------ Supplied text ------

Reply by Jonathan Bromley ●February 9, 20092009-02-09

On Mon, 09 Feb 2009 10:14:09 +0000, Jonathan Bromley wrote:

>But there's another idea coming...

which is to time-division mux the two additions.
This degrades the jitter to 2 master clock periods,
but gives what I believe to be the most compact
and fastest possible implementation for a phase
accumulator whose modulus is not a power of 2.
I removed the reset because it's fairly useless.

As with the earlier implementation, this one
can only provide output rates up to Fc/2.

  library ieee;
  use ieee.std_logic_1164.all;
  use ieee.numeric_std.all;

  entity rate_gen is
    generic ( ref_Hz: positive := 50_000_000 );
    port
      ( clock : in  std_logic
      ; rate  : in  unsigned
      ; pulse : out std_logic
      );
  end;

  architecture RTL_2ph of rate_gen is
  begin
    process (clock)

------ Material shown ------

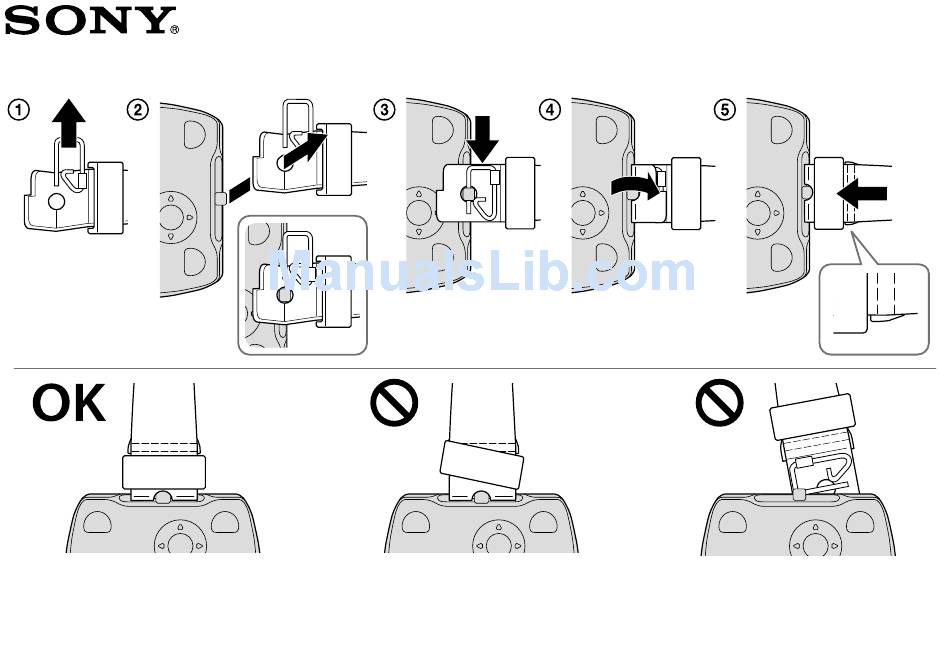 SONY®

①

②

③

④

⑤

ManualsLib.com

OK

------

=== Tasks for this exercise ===
A. In the phase accumulator reply, list every port declared in the rate_gen entity, giving each port's mode and type.
B. Pick up the phase accumulator reply after its final line and carry on with it.

=== Answers provided ===
A.
- clock: in, std_logic
- rate: in, unsigned
- pulse: out, std_logic

B.
      -- Halve the modulus to account for 2-phase operation
      constant modulus: integer := ref_Hz/2;
      -- This flag controls the adder multiplexing
      variable phase: boolean;
      variable count: integer range -2**rate'length to modulus-1 := 0;
    begin
      if rising_edge(clock) then
        pulse <= '0';
        if phase then
          count := count - to_integer(rate);
        elsif count < 0 then
          count := count + modulus;
          pulse <= '1';
        end if;
        phase := not phase;
      end if;
    end process;

  end;

Thanks for all the comments.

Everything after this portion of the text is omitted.